The Facing the Future, Facing the Screen physical--online blended
conference (10th Budapest Visual Learning Conference, Nov. 17, 2022,
13:00--18:00 CET) is planned as an interdisciplinary encounter of
communication and media theory, picture theory, psychology, philosophy,
pedagogy, history, political science, and other specialties. We absolutely
expect new scholarly results, aiming at an essential scientific step
forward. The central question: what image of the future can we conceive of
in a world based ever more strongly and diversely on digital devices and
online communication, what new patterns of life and in particular forms of
education should we strive to create, what possible distortions in our way
of life should we be prepared for? If on the one hand we assume that
primordial thinking emerged not as a verbal but as a pictorial one, as well
as of course do recognize the scientific value of today’s image creation
and image reproduction techniques, and in particular of visual simulation
bringing together vast amounts of data in an easily understandable
animation; but on the other hand clearly perceive the often destructive
effects of phoney images disseminated via social media: in what direction
should we then search, under such contradictory conditions, for the right
pattern of a pictorial education for the future?
*Facing the Future,** Facing the Screen -- *suggested topics:
*–* Facing the Past
*■* How the Cave-Man Saw Language
*■* Plato’s Cave: Literacy and the Human Mind
*–* Reading from Paper, Reading from Screen
*–* Postmodernism Made Easy
*■* Post-typography
*■* Letters and Fonts in Digital Environments
*–* Human–Computer Misinteraction
*■* The Sherry Turkle Miracle
<https://www.academia.edu/49105850/The_Sherry_Turkle_Miracle>
• A New Gender Future?
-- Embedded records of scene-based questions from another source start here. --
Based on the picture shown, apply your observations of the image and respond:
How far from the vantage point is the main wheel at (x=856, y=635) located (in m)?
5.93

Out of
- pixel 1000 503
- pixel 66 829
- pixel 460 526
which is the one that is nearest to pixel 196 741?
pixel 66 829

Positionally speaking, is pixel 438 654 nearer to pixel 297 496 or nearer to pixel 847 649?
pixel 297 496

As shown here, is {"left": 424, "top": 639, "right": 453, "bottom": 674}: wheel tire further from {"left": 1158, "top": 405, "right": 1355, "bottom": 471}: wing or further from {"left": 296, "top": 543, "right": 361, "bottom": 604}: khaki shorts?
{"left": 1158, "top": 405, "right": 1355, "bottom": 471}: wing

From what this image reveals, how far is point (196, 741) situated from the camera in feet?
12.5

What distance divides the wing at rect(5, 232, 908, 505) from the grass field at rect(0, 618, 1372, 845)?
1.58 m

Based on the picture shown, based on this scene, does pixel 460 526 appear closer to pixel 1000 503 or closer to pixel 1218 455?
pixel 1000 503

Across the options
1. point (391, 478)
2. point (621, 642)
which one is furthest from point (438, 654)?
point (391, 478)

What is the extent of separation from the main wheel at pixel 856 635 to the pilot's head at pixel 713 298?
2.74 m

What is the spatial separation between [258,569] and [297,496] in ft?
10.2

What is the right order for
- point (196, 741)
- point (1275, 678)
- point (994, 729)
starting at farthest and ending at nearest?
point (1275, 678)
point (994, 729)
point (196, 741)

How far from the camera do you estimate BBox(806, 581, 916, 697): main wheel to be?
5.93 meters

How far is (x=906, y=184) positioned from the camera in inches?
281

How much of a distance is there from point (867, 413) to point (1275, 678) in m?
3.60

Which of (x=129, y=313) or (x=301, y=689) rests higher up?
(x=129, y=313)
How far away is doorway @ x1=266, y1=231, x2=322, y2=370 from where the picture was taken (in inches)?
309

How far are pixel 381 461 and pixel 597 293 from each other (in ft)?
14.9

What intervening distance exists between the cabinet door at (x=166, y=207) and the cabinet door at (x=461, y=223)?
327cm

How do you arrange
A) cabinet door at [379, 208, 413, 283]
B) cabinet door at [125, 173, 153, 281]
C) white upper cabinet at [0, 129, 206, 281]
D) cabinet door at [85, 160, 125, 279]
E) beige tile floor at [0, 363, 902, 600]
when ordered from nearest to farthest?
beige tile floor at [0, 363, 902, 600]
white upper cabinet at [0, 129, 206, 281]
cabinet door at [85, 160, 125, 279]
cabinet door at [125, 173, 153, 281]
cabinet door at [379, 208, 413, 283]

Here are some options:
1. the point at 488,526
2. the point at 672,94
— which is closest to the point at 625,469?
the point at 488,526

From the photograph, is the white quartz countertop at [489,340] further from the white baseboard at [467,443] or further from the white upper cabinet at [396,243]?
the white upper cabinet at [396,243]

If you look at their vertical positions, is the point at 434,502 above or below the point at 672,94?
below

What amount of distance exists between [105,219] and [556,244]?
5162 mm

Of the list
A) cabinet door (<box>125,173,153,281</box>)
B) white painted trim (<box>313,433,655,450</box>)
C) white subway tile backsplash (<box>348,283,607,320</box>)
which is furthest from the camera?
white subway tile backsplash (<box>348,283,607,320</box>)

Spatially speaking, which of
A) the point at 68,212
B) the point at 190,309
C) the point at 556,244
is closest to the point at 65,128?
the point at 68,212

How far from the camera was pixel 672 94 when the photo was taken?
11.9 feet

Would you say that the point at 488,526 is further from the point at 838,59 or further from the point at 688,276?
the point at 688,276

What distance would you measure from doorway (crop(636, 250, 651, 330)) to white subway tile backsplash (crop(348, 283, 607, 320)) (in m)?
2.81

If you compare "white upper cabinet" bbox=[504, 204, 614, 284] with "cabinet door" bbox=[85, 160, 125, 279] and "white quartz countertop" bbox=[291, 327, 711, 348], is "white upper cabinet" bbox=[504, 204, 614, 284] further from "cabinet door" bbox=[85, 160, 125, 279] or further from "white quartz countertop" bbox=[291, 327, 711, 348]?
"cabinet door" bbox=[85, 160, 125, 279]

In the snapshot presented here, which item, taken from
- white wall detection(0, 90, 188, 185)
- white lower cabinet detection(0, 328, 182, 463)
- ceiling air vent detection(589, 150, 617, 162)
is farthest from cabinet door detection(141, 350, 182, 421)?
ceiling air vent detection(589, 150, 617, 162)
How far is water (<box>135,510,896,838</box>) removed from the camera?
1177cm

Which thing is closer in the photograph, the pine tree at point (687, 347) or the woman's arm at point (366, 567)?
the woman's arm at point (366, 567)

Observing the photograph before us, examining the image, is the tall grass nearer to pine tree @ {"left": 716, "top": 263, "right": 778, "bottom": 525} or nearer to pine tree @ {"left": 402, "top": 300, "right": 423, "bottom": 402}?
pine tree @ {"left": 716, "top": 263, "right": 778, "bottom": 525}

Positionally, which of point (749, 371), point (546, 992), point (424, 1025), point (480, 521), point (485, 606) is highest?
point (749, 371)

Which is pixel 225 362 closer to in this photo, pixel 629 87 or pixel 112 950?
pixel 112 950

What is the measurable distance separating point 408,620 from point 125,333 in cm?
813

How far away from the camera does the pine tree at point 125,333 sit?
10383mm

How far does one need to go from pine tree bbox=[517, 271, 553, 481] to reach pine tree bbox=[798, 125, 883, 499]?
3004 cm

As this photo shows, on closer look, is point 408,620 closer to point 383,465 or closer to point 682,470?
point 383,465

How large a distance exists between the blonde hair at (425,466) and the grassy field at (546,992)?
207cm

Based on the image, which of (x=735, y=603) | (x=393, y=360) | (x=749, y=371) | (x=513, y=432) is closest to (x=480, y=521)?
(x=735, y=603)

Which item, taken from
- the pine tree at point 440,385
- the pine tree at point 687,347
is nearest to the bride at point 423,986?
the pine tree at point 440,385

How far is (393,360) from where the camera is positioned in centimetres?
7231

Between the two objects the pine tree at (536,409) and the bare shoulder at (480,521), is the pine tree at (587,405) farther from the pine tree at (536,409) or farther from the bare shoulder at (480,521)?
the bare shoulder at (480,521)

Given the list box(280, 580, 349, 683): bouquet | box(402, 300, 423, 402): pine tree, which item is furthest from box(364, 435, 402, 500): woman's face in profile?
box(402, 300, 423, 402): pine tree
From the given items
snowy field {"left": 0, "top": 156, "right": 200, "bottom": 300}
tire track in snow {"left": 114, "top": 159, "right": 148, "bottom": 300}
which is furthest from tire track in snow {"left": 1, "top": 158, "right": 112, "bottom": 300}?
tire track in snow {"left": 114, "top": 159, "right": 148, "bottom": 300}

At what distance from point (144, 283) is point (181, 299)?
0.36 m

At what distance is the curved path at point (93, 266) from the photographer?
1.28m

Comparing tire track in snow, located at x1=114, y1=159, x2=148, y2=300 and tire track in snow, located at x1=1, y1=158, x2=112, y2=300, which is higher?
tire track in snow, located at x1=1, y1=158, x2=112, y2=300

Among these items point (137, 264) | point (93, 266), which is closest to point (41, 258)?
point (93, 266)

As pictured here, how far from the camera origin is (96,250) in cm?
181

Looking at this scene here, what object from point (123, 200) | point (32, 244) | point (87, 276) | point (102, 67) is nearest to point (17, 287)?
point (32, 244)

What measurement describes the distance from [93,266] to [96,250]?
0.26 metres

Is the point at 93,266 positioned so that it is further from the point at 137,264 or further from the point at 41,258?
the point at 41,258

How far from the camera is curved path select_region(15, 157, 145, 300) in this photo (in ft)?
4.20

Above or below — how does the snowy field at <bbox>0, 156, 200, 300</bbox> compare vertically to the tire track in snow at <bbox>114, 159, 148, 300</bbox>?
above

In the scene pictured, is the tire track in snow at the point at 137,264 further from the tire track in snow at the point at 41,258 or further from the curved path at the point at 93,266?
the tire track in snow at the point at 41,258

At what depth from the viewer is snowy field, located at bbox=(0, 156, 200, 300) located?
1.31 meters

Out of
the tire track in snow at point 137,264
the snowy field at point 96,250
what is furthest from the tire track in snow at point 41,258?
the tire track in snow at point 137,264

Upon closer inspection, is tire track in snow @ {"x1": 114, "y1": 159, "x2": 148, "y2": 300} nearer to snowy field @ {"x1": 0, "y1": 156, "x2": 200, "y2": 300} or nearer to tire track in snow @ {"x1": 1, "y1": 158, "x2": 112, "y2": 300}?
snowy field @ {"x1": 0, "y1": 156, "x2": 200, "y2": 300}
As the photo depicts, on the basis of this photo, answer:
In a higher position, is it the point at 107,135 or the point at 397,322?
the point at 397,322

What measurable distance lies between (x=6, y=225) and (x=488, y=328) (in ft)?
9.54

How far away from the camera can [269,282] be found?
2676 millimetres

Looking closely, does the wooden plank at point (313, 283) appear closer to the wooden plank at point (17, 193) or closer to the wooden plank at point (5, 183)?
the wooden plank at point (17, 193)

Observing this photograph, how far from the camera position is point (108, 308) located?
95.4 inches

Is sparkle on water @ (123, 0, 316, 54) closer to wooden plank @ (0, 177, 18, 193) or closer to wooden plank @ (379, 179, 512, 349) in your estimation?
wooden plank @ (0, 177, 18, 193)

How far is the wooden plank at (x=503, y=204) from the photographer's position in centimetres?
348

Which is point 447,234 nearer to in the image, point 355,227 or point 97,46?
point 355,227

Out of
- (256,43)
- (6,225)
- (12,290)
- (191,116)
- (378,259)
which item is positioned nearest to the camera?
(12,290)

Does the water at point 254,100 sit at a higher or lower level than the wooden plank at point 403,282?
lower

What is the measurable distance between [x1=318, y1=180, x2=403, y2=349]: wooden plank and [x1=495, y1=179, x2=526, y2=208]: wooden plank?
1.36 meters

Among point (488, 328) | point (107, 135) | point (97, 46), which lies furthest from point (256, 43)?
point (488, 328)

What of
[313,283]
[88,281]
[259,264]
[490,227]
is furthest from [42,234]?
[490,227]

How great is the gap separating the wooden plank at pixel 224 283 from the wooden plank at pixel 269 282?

Screening Black Matter
*■* Asocial Media?
*–* Artificial Intelligence -- bien fait or counterfeit?
■ Motor Understanding
*–* Scientific/Scholarly Research in the Online World
<https://www.academia.edu/44372821/Online_Communication_and_the_New_World_of_Scholarship>
*■* Working with Big Data
*■* Mathematics Tactile, Mathematics Visual
*■* Engineering and the Mind’s Eye
<https://books.google.hu/books/about/Engineering_and_the_Mind_s_Eye.html?id=WcqaKE_Eg1IC&redir_esc=y>
*–* Online Publishing
*■* predatory publishers
*■* author/publisher imbalance
*■* how to cite?
<https://www.academia.edu/41951747/HOW_TO_CITE_The_Glory_and_Misery_of_the_author_year_Reference_Style>
*■* dilemmas of peer-reviewing
*■* paradoxes of open access
*■* copyright in an online world
*■* books vs. extracts, long vs. short compositions, texts vs.
videos
*–* New Localism
- Being Home at Home
- Brick-and-Mortar Universities? Mass Universities?
Virtual Universities?
- Don’t Travel – Communicate!
<https://www.academia.edu/20240415/Dont_Travel_Communicate_2009_2010_>
*-* Publishing in small languages
The conference will be held physically at the wonderful venerable main
building of the Hungarian Academy of Sciences
<http://www.hunfi.hu/nyiri/FFF/site.pdf>, as well as made available via
Zoom and streamed live. The event will be opened by the President of the
Hungarian Academy of Sciences, world-renowned neurobiologist Tamás Freund. At
the conference we aim to host some 50 to 100 papers. Obviously such a
number of talks cannot be fitted into the given time frame of a few hours.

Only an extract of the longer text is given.